(READING TEXT):
=== Section Start ===

7.4 Conclusions from visualization

In first figure where picking activities all the time for Customer v.s. Member is displayed, it can be found that one-time customers pick up bikes without preferences, while the members have enriched regions, for example the station at 8th Ave & W 31 St, which is closest to Penn Station. It implies the existence of specific reason to use CitiBike, i.e. members tend to ride for daily commuting while one-time customers ride for fun.

Furthermore, in the second figure where additional comparison on weekdays is displayed, it further supports the implication because the highlighted regions of members are stable and one-time customers are still present everywhere.

Finally, by increasing the temporal resolution to hourly, the exact hours when activities of members are enriched can be found. In the early morning (6, 7, 8 AM, i.e. rush hour in the morning) the enriched regions fired up; they faded away during the day until the nightfall. At nightfall (5, 6 PM i.e. rush-hour), the enriched regions showed up again.

In sum, there are two messages inferred by data visualization:

  1. There are hidden pattern of people to use CitiBike.
  2. Due to the hidden pattern of human activities, different station has its own temporal profile. For example, they have different rush-hours in terms of picking and docking.

8 Identify subgroups of stations with distinct temporal profiles

8.1 Convert long-format data into wide-format

Each row in raw data is a trip, so the raw data set is in long-format. In order to create temporal profiles of stations, the long-format should be summarized into wide-format.

=== Section End ===

(GIVEN INFORMATION):
=== Section Start ===

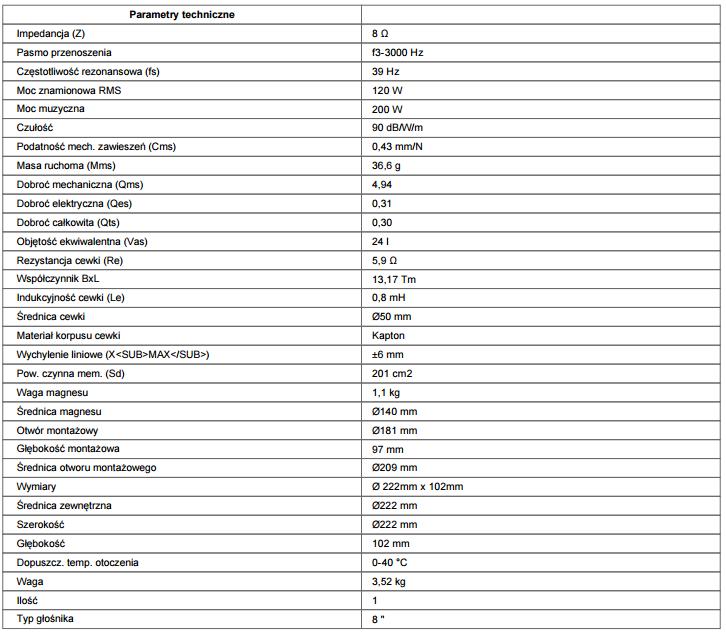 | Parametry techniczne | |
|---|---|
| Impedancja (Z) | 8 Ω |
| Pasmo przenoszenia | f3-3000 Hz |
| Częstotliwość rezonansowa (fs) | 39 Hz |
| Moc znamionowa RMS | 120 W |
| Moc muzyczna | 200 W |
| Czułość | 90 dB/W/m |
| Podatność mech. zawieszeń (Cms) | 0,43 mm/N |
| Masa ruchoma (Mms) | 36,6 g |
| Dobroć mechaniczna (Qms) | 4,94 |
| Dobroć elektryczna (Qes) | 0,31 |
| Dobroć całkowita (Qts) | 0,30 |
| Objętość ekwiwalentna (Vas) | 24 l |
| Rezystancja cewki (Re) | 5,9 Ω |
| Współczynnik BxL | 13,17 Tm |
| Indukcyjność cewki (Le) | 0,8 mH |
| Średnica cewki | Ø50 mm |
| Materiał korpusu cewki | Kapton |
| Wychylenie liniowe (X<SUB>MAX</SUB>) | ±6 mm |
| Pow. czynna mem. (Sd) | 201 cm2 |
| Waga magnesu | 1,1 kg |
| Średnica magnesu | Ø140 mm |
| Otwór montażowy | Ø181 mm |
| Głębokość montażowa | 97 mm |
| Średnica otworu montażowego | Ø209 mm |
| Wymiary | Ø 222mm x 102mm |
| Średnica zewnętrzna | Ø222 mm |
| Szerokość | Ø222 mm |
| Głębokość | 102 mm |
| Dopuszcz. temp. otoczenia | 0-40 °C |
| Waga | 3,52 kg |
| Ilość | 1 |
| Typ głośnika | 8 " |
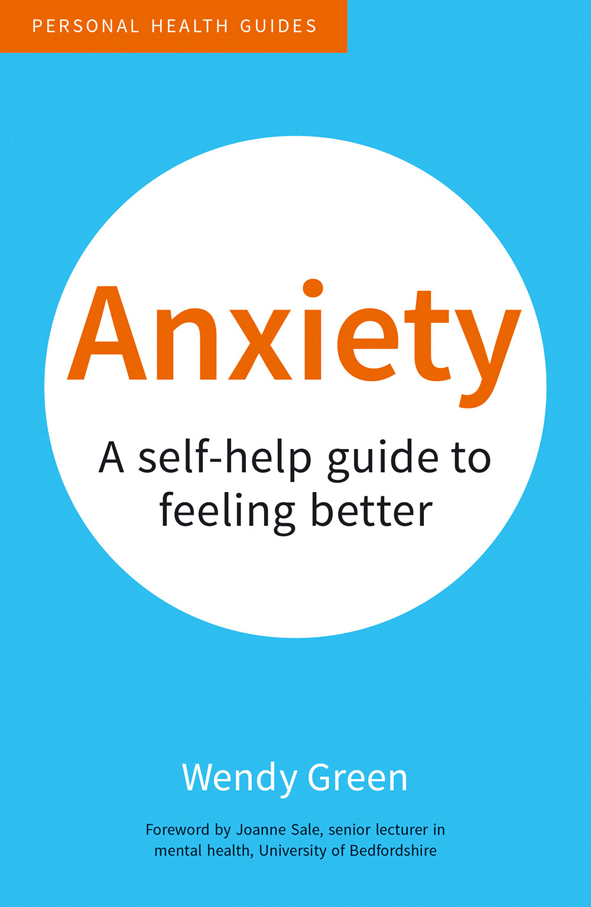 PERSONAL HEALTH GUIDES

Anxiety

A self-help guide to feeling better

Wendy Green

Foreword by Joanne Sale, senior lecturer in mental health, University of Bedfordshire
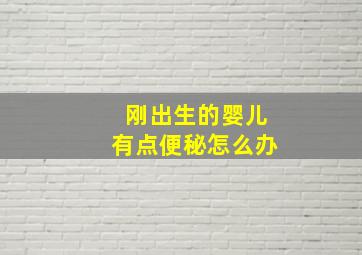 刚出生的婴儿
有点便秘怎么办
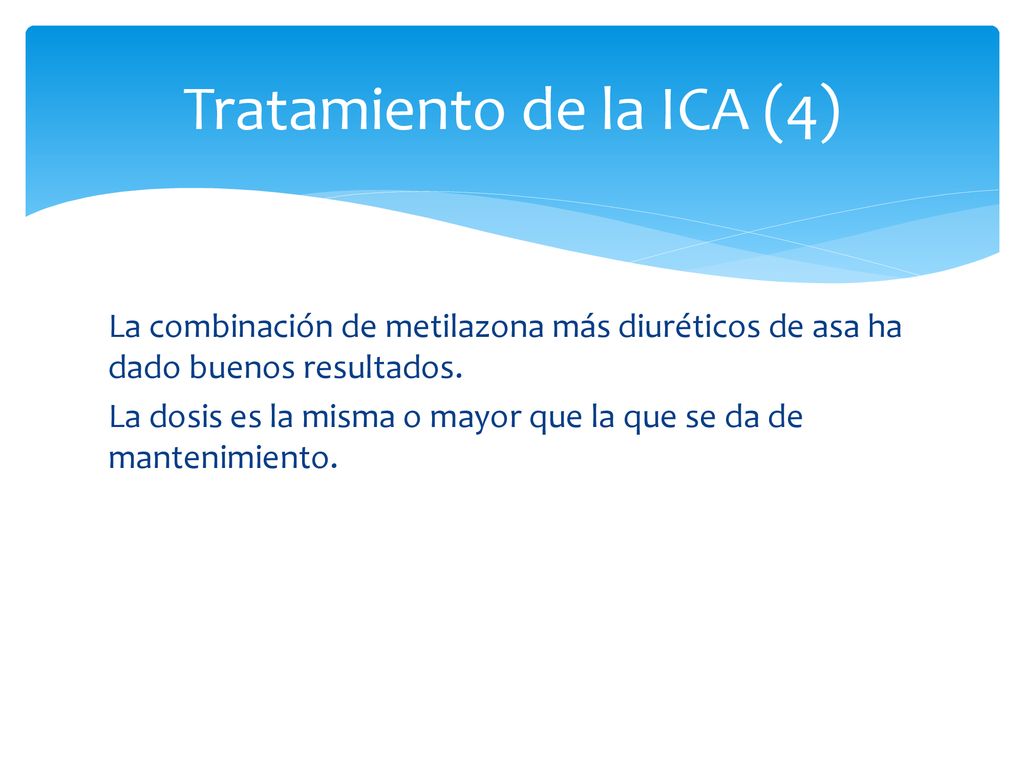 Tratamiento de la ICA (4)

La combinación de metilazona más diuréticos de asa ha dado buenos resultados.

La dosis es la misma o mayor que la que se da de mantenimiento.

=== Section End ===

(REQUIREMENT):
List each clock hour that the CitiBike text identifies as a rush hour when members' enriched regions appear.

(EXERCISE OUTPUT):
6 AM, 7 AM, 8 AM, 5 PM, 6 PM